2001, a movie about outer space, obeys Newtown's law of gravitation.
What goes up into space must always com down, and so carried away spectator must also come back down to Earth and fall on his feet.
The link shot between the bone and the spaceship which created the surprising narrative ellipsis has often been discussed.
I see in this montage the line of a double parable : the parable of the evolution of mankind, and a mathematical parabola represented by the movie's images.
Demonstration
(Readers be pleased to go to the french version to see images)
After the monolith episode, the hominids live in the darkness of the moment. Before an animal carcass, one of them becomes seemingly perplex.
The memory of the mysterious monolith comes to his mind.
The monolith, designed and created by an intelligent force (divine or alien ?), represents the driving force of evolution.
The ape comes up with the first idea : tools.
A tool which turns out to be...a weapon (Notice the striking short cut by Clarke/Kubrick : the story of humanity is a story of destruction, destruction that will always lead man in this inevitable evolution towards...?)
The killing of the animal is a splendid scene. It represents at the same time, the logical link between the carcass and the killing and the hominid's mental image with the new tool which he uses to kill the animal.
This represents the beginning of a new era : the image of the animal is no loger part of instict's eternal present, but lives in the mental timeframe of memory and desire.
This is th birth of humanity.
Armed with its newly found power, animal becomes man defying the heavens with his actions.
The bone begins to fall, obeying gravity. But the bone does not land.
This act is the act of humanity.
Millions of years later, a spaceship makes its a through outer space.

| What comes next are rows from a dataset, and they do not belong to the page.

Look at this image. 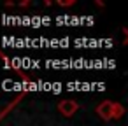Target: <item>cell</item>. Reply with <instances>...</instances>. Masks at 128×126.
I'll use <instances>...</instances> for the list:
<instances>
[{"instance_id": "cell-5", "label": "cell", "mask_w": 128, "mask_h": 126, "mask_svg": "<svg viewBox=\"0 0 128 126\" xmlns=\"http://www.w3.org/2000/svg\"><path fill=\"white\" fill-rule=\"evenodd\" d=\"M20 5H21V7H28V5H30V0H25V2H21Z\"/></svg>"}, {"instance_id": "cell-1", "label": "cell", "mask_w": 128, "mask_h": 126, "mask_svg": "<svg viewBox=\"0 0 128 126\" xmlns=\"http://www.w3.org/2000/svg\"><path fill=\"white\" fill-rule=\"evenodd\" d=\"M77 109H79V103L74 102V100H62V102L58 103V110H60L62 116H65V117H72V116L77 112Z\"/></svg>"}, {"instance_id": "cell-4", "label": "cell", "mask_w": 128, "mask_h": 126, "mask_svg": "<svg viewBox=\"0 0 128 126\" xmlns=\"http://www.w3.org/2000/svg\"><path fill=\"white\" fill-rule=\"evenodd\" d=\"M60 7H68V5H74L76 4V0H58L56 2Z\"/></svg>"}, {"instance_id": "cell-2", "label": "cell", "mask_w": 128, "mask_h": 126, "mask_svg": "<svg viewBox=\"0 0 128 126\" xmlns=\"http://www.w3.org/2000/svg\"><path fill=\"white\" fill-rule=\"evenodd\" d=\"M112 102H109V100H105V102H102L98 107H96V114L104 119V121H110L112 119Z\"/></svg>"}, {"instance_id": "cell-3", "label": "cell", "mask_w": 128, "mask_h": 126, "mask_svg": "<svg viewBox=\"0 0 128 126\" xmlns=\"http://www.w3.org/2000/svg\"><path fill=\"white\" fill-rule=\"evenodd\" d=\"M124 114V107L121 103H114L112 105V119H121Z\"/></svg>"}]
</instances>
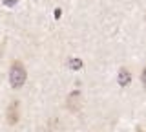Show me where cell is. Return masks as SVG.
I'll return each mask as SVG.
<instances>
[{
  "instance_id": "obj_1",
  "label": "cell",
  "mask_w": 146,
  "mask_h": 132,
  "mask_svg": "<svg viewBox=\"0 0 146 132\" xmlns=\"http://www.w3.org/2000/svg\"><path fill=\"white\" fill-rule=\"evenodd\" d=\"M26 77H27V74H26L24 64H22L20 61L13 62V64H11V70H9V83H11L13 88H20V86H24Z\"/></svg>"
},
{
  "instance_id": "obj_2",
  "label": "cell",
  "mask_w": 146,
  "mask_h": 132,
  "mask_svg": "<svg viewBox=\"0 0 146 132\" xmlns=\"http://www.w3.org/2000/svg\"><path fill=\"white\" fill-rule=\"evenodd\" d=\"M18 108H20L18 101L9 105V108H7V123L9 125H15V123L18 121Z\"/></svg>"
},
{
  "instance_id": "obj_3",
  "label": "cell",
  "mask_w": 146,
  "mask_h": 132,
  "mask_svg": "<svg viewBox=\"0 0 146 132\" xmlns=\"http://www.w3.org/2000/svg\"><path fill=\"white\" fill-rule=\"evenodd\" d=\"M68 108L73 110V112H77L80 108V92H79V90L70 94V97H68Z\"/></svg>"
},
{
  "instance_id": "obj_4",
  "label": "cell",
  "mask_w": 146,
  "mask_h": 132,
  "mask_svg": "<svg viewBox=\"0 0 146 132\" xmlns=\"http://www.w3.org/2000/svg\"><path fill=\"white\" fill-rule=\"evenodd\" d=\"M117 83L121 86H128L131 83V74L126 70V68H121V72H119V75H117Z\"/></svg>"
},
{
  "instance_id": "obj_5",
  "label": "cell",
  "mask_w": 146,
  "mask_h": 132,
  "mask_svg": "<svg viewBox=\"0 0 146 132\" xmlns=\"http://www.w3.org/2000/svg\"><path fill=\"white\" fill-rule=\"evenodd\" d=\"M70 68H71V70H80V68H82V61H80V59H71V61H70Z\"/></svg>"
},
{
  "instance_id": "obj_6",
  "label": "cell",
  "mask_w": 146,
  "mask_h": 132,
  "mask_svg": "<svg viewBox=\"0 0 146 132\" xmlns=\"http://www.w3.org/2000/svg\"><path fill=\"white\" fill-rule=\"evenodd\" d=\"M17 2H18V0H4V6H6V7H13V6H17Z\"/></svg>"
},
{
  "instance_id": "obj_7",
  "label": "cell",
  "mask_w": 146,
  "mask_h": 132,
  "mask_svg": "<svg viewBox=\"0 0 146 132\" xmlns=\"http://www.w3.org/2000/svg\"><path fill=\"white\" fill-rule=\"evenodd\" d=\"M141 81H143V86L146 88V68L143 70V75H141Z\"/></svg>"
},
{
  "instance_id": "obj_8",
  "label": "cell",
  "mask_w": 146,
  "mask_h": 132,
  "mask_svg": "<svg viewBox=\"0 0 146 132\" xmlns=\"http://www.w3.org/2000/svg\"><path fill=\"white\" fill-rule=\"evenodd\" d=\"M53 15H55V19H60V17H62V9H55Z\"/></svg>"
},
{
  "instance_id": "obj_9",
  "label": "cell",
  "mask_w": 146,
  "mask_h": 132,
  "mask_svg": "<svg viewBox=\"0 0 146 132\" xmlns=\"http://www.w3.org/2000/svg\"><path fill=\"white\" fill-rule=\"evenodd\" d=\"M0 55H2V52H0Z\"/></svg>"
}]
</instances>
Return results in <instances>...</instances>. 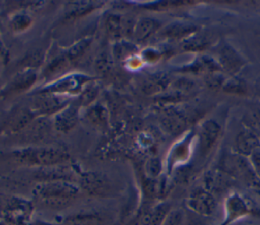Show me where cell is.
<instances>
[{
  "mask_svg": "<svg viewBox=\"0 0 260 225\" xmlns=\"http://www.w3.org/2000/svg\"><path fill=\"white\" fill-rule=\"evenodd\" d=\"M36 195L45 205L63 207L70 203L78 193V189L64 181H48L36 186Z\"/></svg>",
  "mask_w": 260,
  "mask_h": 225,
  "instance_id": "obj_1",
  "label": "cell"
},
{
  "mask_svg": "<svg viewBox=\"0 0 260 225\" xmlns=\"http://www.w3.org/2000/svg\"><path fill=\"white\" fill-rule=\"evenodd\" d=\"M15 159L27 165L55 166L68 159V154L59 148H28L13 153Z\"/></svg>",
  "mask_w": 260,
  "mask_h": 225,
  "instance_id": "obj_2",
  "label": "cell"
},
{
  "mask_svg": "<svg viewBox=\"0 0 260 225\" xmlns=\"http://www.w3.org/2000/svg\"><path fill=\"white\" fill-rule=\"evenodd\" d=\"M67 98L61 95L40 91L32 97L28 108L36 117H47L52 114L55 115L65 108L69 104Z\"/></svg>",
  "mask_w": 260,
  "mask_h": 225,
  "instance_id": "obj_3",
  "label": "cell"
},
{
  "mask_svg": "<svg viewBox=\"0 0 260 225\" xmlns=\"http://www.w3.org/2000/svg\"><path fill=\"white\" fill-rule=\"evenodd\" d=\"M256 207L238 192H231L224 201V217L220 225H230L250 214L256 213Z\"/></svg>",
  "mask_w": 260,
  "mask_h": 225,
  "instance_id": "obj_4",
  "label": "cell"
},
{
  "mask_svg": "<svg viewBox=\"0 0 260 225\" xmlns=\"http://www.w3.org/2000/svg\"><path fill=\"white\" fill-rule=\"evenodd\" d=\"M188 208L201 216H210L216 208L214 195L203 187L194 189L187 199Z\"/></svg>",
  "mask_w": 260,
  "mask_h": 225,
  "instance_id": "obj_5",
  "label": "cell"
},
{
  "mask_svg": "<svg viewBox=\"0 0 260 225\" xmlns=\"http://www.w3.org/2000/svg\"><path fill=\"white\" fill-rule=\"evenodd\" d=\"M220 135V125L213 119L205 120L198 131V153L203 158L209 154Z\"/></svg>",
  "mask_w": 260,
  "mask_h": 225,
  "instance_id": "obj_6",
  "label": "cell"
},
{
  "mask_svg": "<svg viewBox=\"0 0 260 225\" xmlns=\"http://www.w3.org/2000/svg\"><path fill=\"white\" fill-rule=\"evenodd\" d=\"M37 72L35 69H23L15 74L11 80L0 92V97H10L18 95L29 89L37 80Z\"/></svg>",
  "mask_w": 260,
  "mask_h": 225,
  "instance_id": "obj_7",
  "label": "cell"
},
{
  "mask_svg": "<svg viewBox=\"0 0 260 225\" xmlns=\"http://www.w3.org/2000/svg\"><path fill=\"white\" fill-rule=\"evenodd\" d=\"M90 81V78L82 74H73L65 76L56 82L48 86L47 88L42 89V92L54 93V94H67V93H76L81 90L87 82Z\"/></svg>",
  "mask_w": 260,
  "mask_h": 225,
  "instance_id": "obj_8",
  "label": "cell"
},
{
  "mask_svg": "<svg viewBox=\"0 0 260 225\" xmlns=\"http://www.w3.org/2000/svg\"><path fill=\"white\" fill-rule=\"evenodd\" d=\"M78 122V107L75 104H68L65 108L54 115L53 127L56 131L67 133L75 127Z\"/></svg>",
  "mask_w": 260,
  "mask_h": 225,
  "instance_id": "obj_9",
  "label": "cell"
},
{
  "mask_svg": "<svg viewBox=\"0 0 260 225\" xmlns=\"http://www.w3.org/2000/svg\"><path fill=\"white\" fill-rule=\"evenodd\" d=\"M233 182L234 178L218 168L209 170L204 175V188L212 194L226 191L233 185Z\"/></svg>",
  "mask_w": 260,
  "mask_h": 225,
  "instance_id": "obj_10",
  "label": "cell"
},
{
  "mask_svg": "<svg viewBox=\"0 0 260 225\" xmlns=\"http://www.w3.org/2000/svg\"><path fill=\"white\" fill-rule=\"evenodd\" d=\"M218 63L222 69L230 74H237L244 66L245 59L231 45H224L218 55Z\"/></svg>",
  "mask_w": 260,
  "mask_h": 225,
  "instance_id": "obj_11",
  "label": "cell"
},
{
  "mask_svg": "<svg viewBox=\"0 0 260 225\" xmlns=\"http://www.w3.org/2000/svg\"><path fill=\"white\" fill-rule=\"evenodd\" d=\"M236 148L238 154L242 156H251L260 149V140L258 136L248 128L242 129L236 137Z\"/></svg>",
  "mask_w": 260,
  "mask_h": 225,
  "instance_id": "obj_12",
  "label": "cell"
},
{
  "mask_svg": "<svg viewBox=\"0 0 260 225\" xmlns=\"http://www.w3.org/2000/svg\"><path fill=\"white\" fill-rule=\"evenodd\" d=\"M159 26L160 23L155 18L142 17L135 21L132 36L137 42H144L155 34Z\"/></svg>",
  "mask_w": 260,
  "mask_h": 225,
  "instance_id": "obj_13",
  "label": "cell"
},
{
  "mask_svg": "<svg viewBox=\"0 0 260 225\" xmlns=\"http://www.w3.org/2000/svg\"><path fill=\"white\" fill-rule=\"evenodd\" d=\"M161 126L169 133H179L185 127V119L182 114L175 110L167 111L160 120Z\"/></svg>",
  "mask_w": 260,
  "mask_h": 225,
  "instance_id": "obj_14",
  "label": "cell"
},
{
  "mask_svg": "<svg viewBox=\"0 0 260 225\" xmlns=\"http://www.w3.org/2000/svg\"><path fill=\"white\" fill-rule=\"evenodd\" d=\"M169 213V205L166 203L159 204L145 212L142 217V225H162Z\"/></svg>",
  "mask_w": 260,
  "mask_h": 225,
  "instance_id": "obj_15",
  "label": "cell"
},
{
  "mask_svg": "<svg viewBox=\"0 0 260 225\" xmlns=\"http://www.w3.org/2000/svg\"><path fill=\"white\" fill-rule=\"evenodd\" d=\"M169 83V78L165 74H152L146 77L141 83V91L144 94L152 95L162 92Z\"/></svg>",
  "mask_w": 260,
  "mask_h": 225,
  "instance_id": "obj_16",
  "label": "cell"
},
{
  "mask_svg": "<svg viewBox=\"0 0 260 225\" xmlns=\"http://www.w3.org/2000/svg\"><path fill=\"white\" fill-rule=\"evenodd\" d=\"M194 32L196 33V27L190 23L175 22L166 26L160 32V35L167 38H179L192 36Z\"/></svg>",
  "mask_w": 260,
  "mask_h": 225,
  "instance_id": "obj_17",
  "label": "cell"
},
{
  "mask_svg": "<svg viewBox=\"0 0 260 225\" xmlns=\"http://www.w3.org/2000/svg\"><path fill=\"white\" fill-rule=\"evenodd\" d=\"M71 64L69 59L67 58L66 54L63 53L61 55L56 56L54 59H52L48 65L45 67L43 75L44 77H50L53 75H56L64 70H66Z\"/></svg>",
  "mask_w": 260,
  "mask_h": 225,
  "instance_id": "obj_18",
  "label": "cell"
},
{
  "mask_svg": "<svg viewBox=\"0 0 260 225\" xmlns=\"http://www.w3.org/2000/svg\"><path fill=\"white\" fill-rule=\"evenodd\" d=\"M106 31L114 40H119L123 36V17L118 14H109L105 20Z\"/></svg>",
  "mask_w": 260,
  "mask_h": 225,
  "instance_id": "obj_19",
  "label": "cell"
},
{
  "mask_svg": "<svg viewBox=\"0 0 260 225\" xmlns=\"http://www.w3.org/2000/svg\"><path fill=\"white\" fill-rule=\"evenodd\" d=\"M90 43H91V39H89V38L81 39L78 42H76L74 45H72L70 48L67 49L65 54H66L67 58L69 59V61L71 62V64H74L75 62H77L84 55V53L88 49Z\"/></svg>",
  "mask_w": 260,
  "mask_h": 225,
  "instance_id": "obj_20",
  "label": "cell"
},
{
  "mask_svg": "<svg viewBox=\"0 0 260 225\" xmlns=\"http://www.w3.org/2000/svg\"><path fill=\"white\" fill-rule=\"evenodd\" d=\"M86 118L88 121L98 127H105L108 123V115L106 109L101 105L90 107L86 112Z\"/></svg>",
  "mask_w": 260,
  "mask_h": 225,
  "instance_id": "obj_21",
  "label": "cell"
},
{
  "mask_svg": "<svg viewBox=\"0 0 260 225\" xmlns=\"http://www.w3.org/2000/svg\"><path fill=\"white\" fill-rule=\"evenodd\" d=\"M103 218L98 214H79L65 221V225H103Z\"/></svg>",
  "mask_w": 260,
  "mask_h": 225,
  "instance_id": "obj_22",
  "label": "cell"
},
{
  "mask_svg": "<svg viewBox=\"0 0 260 225\" xmlns=\"http://www.w3.org/2000/svg\"><path fill=\"white\" fill-rule=\"evenodd\" d=\"M82 183L84 184V187H86L89 191L93 193H104L107 191V181L98 175H87L84 176Z\"/></svg>",
  "mask_w": 260,
  "mask_h": 225,
  "instance_id": "obj_23",
  "label": "cell"
},
{
  "mask_svg": "<svg viewBox=\"0 0 260 225\" xmlns=\"http://www.w3.org/2000/svg\"><path fill=\"white\" fill-rule=\"evenodd\" d=\"M99 94V87L96 86V83L93 82H87L84 88L83 91L80 94L79 97V103L80 105H88L90 104L98 96Z\"/></svg>",
  "mask_w": 260,
  "mask_h": 225,
  "instance_id": "obj_24",
  "label": "cell"
},
{
  "mask_svg": "<svg viewBox=\"0 0 260 225\" xmlns=\"http://www.w3.org/2000/svg\"><path fill=\"white\" fill-rule=\"evenodd\" d=\"M31 24V18L24 13H18L14 15L10 20V26L14 32H22L28 29Z\"/></svg>",
  "mask_w": 260,
  "mask_h": 225,
  "instance_id": "obj_25",
  "label": "cell"
},
{
  "mask_svg": "<svg viewBox=\"0 0 260 225\" xmlns=\"http://www.w3.org/2000/svg\"><path fill=\"white\" fill-rule=\"evenodd\" d=\"M43 59H44L43 51L41 50L32 51L31 53L27 54L23 58L22 60V64L24 66L23 69H35V67H38L41 65V63L43 62Z\"/></svg>",
  "mask_w": 260,
  "mask_h": 225,
  "instance_id": "obj_26",
  "label": "cell"
},
{
  "mask_svg": "<svg viewBox=\"0 0 260 225\" xmlns=\"http://www.w3.org/2000/svg\"><path fill=\"white\" fill-rule=\"evenodd\" d=\"M112 65V61L110 58V55L108 54V51H101V53L95 58V68L100 73H107L110 71Z\"/></svg>",
  "mask_w": 260,
  "mask_h": 225,
  "instance_id": "obj_27",
  "label": "cell"
},
{
  "mask_svg": "<svg viewBox=\"0 0 260 225\" xmlns=\"http://www.w3.org/2000/svg\"><path fill=\"white\" fill-rule=\"evenodd\" d=\"M221 89L228 93H234V94L243 93L245 91V83L238 78L231 77L224 80Z\"/></svg>",
  "mask_w": 260,
  "mask_h": 225,
  "instance_id": "obj_28",
  "label": "cell"
},
{
  "mask_svg": "<svg viewBox=\"0 0 260 225\" xmlns=\"http://www.w3.org/2000/svg\"><path fill=\"white\" fill-rule=\"evenodd\" d=\"M184 219V214L180 210L170 212L165 219L162 225H182Z\"/></svg>",
  "mask_w": 260,
  "mask_h": 225,
  "instance_id": "obj_29",
  "label": "cell"
},
{
  "mask_svg": "<svg viewBox=\"0 0 260 225\" xmlns=\"http://www.w3.org/2000/svg\"><path fill=\"white\" fill-rule=\"evenodd\" d=\"M250 157H251L252 167L256 172V174L258 175V177L260 178V149L254 152Z\"/></svg>",
  "mask_w": 260,
  "mask_h": 225,
  "instance_id": "obj_30",
  "label": "cell"
},
{
  "mask_svg": "<svg viewBox=\"0 0 260 225\" xmlns=\"http://www.w3.org/2000/svg\"><path fill=\"white\" fill-rule=\"evenodd\" d=\"M148 171L151 175H156L159 170H160V164H159V161L156 160V159H152L149 161L148 163Z\"/></svg>",
  "mask_w": 260,
  "mask_h": 225,
  "instance_id": "obj_31",
  "label": "cell"
},
{
  "mask_svg": "<svg viewBox=\"0 0 260 225\" xmlns=\"http://www.w3.org/2000/svg\"><path fill=\"white\" fill-rule=\"evenodd\" d=\"M2 56H4V50H3V48H2V46L0 44V57H2Z\"/></svg>",
  "mask_w": 260,
  "mask_h": 225,
  "instance_id": "obj_32",
  "label": "cell"
}]
</instances>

Notice the movement of the spaceship towards the left side of the frame.
We can consider that the sequence ends here : man has conquered space.
But it's not over. The parable/parabola continues... formal...visual.
We can easily relate the pen found in the spaceship to that first tool-weapon thrown in the dawn of humanity.
A rocket-pen suspended in the air that hasn't landed on the ground yet.
The parabola drawn by the movement of these objects throughout the film continues to grow until the final scene...and that enigmatic shot...the glass falls and the pieces of glass scatter all over, like the bones of the animal's skeleton.
The astronaut stops the fall. he becomes perplex, pensive.
The line of the parabola is drawn : the path of the bone thrown into the air at the beginning of the film reaches its end in this mysterious paradoxical antechamber of the universe.
A truth, just like the first idea appeared to th first man, appeared in the mind ot the man ho had travelled through space.
He faces the parabola/parable constructed throughout the film : man himself, in the ultimate instant, faced with the origin of his origin.